Máscaras de vida
(Palavras para uma imagem)
Sara era executiva numa empresa da área de publicidade localizada numa agradável cidade provinciana. Bem sucedida na vida, morava numa imponente vivenda primorosamente decorada e com um amplo espaço verde no exterior, onde predominavam árvores de frutos variados em volta de uma aprazível piscina.
Logo pela manhã e depois de um duche para despertar, tinha por hábito tomar um delicioso pequeno almoço e preparar-se minuciosamente para mais um dia de trabalho.
Bonita e sempre vestida com um bom gosto invulgar mas discreto, a sua postura social era perfeita. Constantemente em reuniões de negócios, encantava os presentes com discursos inteligentes e persuasivos.
Ao final do dia, aquando da sua chegada a casa, tinha sempre o jantar preparado pela empregada doméstica, mulher de sua inteira confiança. A mesa de refeições encontrava-se diariamente bem ornamentada, onde lhe eram servidos cozinhados tentadores.

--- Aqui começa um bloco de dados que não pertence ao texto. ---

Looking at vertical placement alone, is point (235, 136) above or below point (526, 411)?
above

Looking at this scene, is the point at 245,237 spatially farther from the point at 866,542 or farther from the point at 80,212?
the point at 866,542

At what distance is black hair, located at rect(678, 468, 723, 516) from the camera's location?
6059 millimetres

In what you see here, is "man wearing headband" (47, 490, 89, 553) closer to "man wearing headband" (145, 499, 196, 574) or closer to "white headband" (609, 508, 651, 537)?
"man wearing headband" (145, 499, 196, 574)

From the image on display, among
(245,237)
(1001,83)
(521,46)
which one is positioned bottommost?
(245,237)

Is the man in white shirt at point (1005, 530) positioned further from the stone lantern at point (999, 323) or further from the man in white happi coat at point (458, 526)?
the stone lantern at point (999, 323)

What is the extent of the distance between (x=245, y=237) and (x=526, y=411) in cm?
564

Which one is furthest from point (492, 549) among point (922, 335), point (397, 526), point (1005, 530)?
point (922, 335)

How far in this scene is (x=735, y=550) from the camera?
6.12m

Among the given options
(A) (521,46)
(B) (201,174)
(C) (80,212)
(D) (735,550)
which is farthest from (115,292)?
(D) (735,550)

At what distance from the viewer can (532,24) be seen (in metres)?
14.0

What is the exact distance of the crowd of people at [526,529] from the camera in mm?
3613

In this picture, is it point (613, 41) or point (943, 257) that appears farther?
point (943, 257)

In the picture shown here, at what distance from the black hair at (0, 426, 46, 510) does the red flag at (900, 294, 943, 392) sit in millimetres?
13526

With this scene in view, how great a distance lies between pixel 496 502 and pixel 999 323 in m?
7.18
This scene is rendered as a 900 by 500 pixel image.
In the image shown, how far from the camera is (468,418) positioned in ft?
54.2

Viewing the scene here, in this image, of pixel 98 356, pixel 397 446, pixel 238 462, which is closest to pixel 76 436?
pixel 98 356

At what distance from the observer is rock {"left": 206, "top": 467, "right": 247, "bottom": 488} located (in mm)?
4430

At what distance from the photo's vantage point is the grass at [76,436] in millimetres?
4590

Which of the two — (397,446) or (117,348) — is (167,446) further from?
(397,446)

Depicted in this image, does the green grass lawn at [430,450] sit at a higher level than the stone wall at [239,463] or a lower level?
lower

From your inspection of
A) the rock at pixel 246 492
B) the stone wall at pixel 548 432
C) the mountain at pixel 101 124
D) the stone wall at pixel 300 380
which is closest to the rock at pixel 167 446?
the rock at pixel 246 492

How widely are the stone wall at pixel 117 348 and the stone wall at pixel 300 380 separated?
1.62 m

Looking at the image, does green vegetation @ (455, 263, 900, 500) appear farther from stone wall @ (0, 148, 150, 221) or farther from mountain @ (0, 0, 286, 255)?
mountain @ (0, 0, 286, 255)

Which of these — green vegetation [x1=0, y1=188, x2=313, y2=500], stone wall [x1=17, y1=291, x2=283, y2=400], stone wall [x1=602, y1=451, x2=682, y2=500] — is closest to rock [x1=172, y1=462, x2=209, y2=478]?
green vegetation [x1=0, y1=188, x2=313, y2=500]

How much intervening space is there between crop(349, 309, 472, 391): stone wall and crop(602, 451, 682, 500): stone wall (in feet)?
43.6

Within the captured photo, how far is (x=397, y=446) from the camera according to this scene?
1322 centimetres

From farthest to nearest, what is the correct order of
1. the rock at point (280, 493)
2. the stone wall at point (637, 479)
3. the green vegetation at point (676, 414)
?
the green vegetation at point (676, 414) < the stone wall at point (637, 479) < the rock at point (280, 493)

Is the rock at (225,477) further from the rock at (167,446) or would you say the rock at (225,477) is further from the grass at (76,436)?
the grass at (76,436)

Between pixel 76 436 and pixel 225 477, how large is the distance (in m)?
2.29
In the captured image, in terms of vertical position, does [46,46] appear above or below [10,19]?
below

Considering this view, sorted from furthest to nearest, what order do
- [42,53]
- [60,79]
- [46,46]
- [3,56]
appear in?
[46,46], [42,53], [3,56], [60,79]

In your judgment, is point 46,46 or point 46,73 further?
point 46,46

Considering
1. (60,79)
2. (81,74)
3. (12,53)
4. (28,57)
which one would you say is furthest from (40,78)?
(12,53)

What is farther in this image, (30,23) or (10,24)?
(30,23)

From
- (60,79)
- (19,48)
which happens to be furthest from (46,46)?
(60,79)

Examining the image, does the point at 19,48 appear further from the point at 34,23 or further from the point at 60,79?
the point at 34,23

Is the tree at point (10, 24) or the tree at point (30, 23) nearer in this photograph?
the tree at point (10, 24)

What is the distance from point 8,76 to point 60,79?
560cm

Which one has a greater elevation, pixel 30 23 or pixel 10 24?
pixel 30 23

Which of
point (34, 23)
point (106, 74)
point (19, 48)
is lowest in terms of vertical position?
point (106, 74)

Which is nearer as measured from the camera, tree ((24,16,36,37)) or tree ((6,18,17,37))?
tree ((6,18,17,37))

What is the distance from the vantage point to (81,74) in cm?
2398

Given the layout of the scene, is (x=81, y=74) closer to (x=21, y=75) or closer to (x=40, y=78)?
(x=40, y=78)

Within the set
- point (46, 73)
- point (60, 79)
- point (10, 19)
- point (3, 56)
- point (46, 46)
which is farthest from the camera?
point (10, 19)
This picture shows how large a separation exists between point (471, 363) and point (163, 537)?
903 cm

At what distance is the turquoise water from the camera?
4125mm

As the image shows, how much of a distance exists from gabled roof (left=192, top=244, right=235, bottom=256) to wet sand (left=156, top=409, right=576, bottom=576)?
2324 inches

No fim da refeição, Sara subia até ao quarto sito no primeiro andar da casa. O jacuzzi colocado no meio da espaçosa casa de banho privativa era o seu local preferido para relaxar de um dia repleto de responsabilidades.
Naquela noite fria de Dezembro e depois de aliviada a tensão profissional através de um longo banho com sais perfumados, abriu o roupeiro com um espaço desmedido onde se encontravam, de um lado os seus conjuntos clássicos de muito bom gosto e do outro vestidos ousados e com cores berrantes, próprios para noites de luxúria excessiva.
Escolheu o encarnado, bem decotado e curto, que fazia sobressair as sua longas e bem delineadas pernas. Optou por umas botas pretas de cano e tacão exageradamente altos, que calçou por cima de umas meias rendilhadas em tons vermelho e preto.
Sentou-se frente ao espelho situado a um dos cantos do quarto e colocou uma longa cabeleira loura. Alongou as pestanas com rímel preto, cobriu as pálpebras com sombras lilás e azul e pintou os lábios de vermelho vivo. Finalmente, colocou umas unhas postiças encarnadas e compridas.
O telefone tocou por diversas vezes, mas Sara não atendeu. Do lado de lá, alguém deixou uma mensagem no voice mail:
'Olá, Sara. É o Miguel. Calculo que não possas atender, porque provavelmente tiveste mais uma reunião de negócios pós laboral. Não achas que andas a trabalhar demais? Escuta... almoçamos amanhã? Beijo'.
Sara desceu a escadaria imponente e parou no hall de entrada, vestiu o casaco de pele preto e saiu de casa. Dirigiu-se à garagem onde estavam estacionados dois carros, um que costumava levar para o emprego e outro que utilizava para se deslocar pela noite dentro.
Conduziu até àquela cidade que ficava a bastantes quilómetros de sua casa e estacionou na avenida que lhe era totalmente familiar. Andou quinhentos metros e parou no local habitual, onde algumas outras mulheres exibiam os seus corpos seminus e se ofereciam ao primeiro homem abastado que parasse em qualquer veículo luxuoso.
Pouco tempo depois de Sara ter chegado, um carro aproximou-se e estacionou junto ao passeio. Do seu interior, conseguia ver-se apenas uma mão que apontava na sua direcção e Sara caminhou até lá, entrou no carro e disse:
- Sou a Verónica. Conheço uma hospedaria perto daqui. Podemos ir até lá.
- Esta voz é-me familiar...
O homem que se encontrava ao volante olhou para Sara e incrédulo deixou soar um nome.
- Sara...?
- Miguel...? - ela pronunciou o nome dele num tom de voz trémulo.
Sara baixou a cabeça e sem conseguir proferir uma palavra saiu do carro. Miguel arrancou em alta velocidade.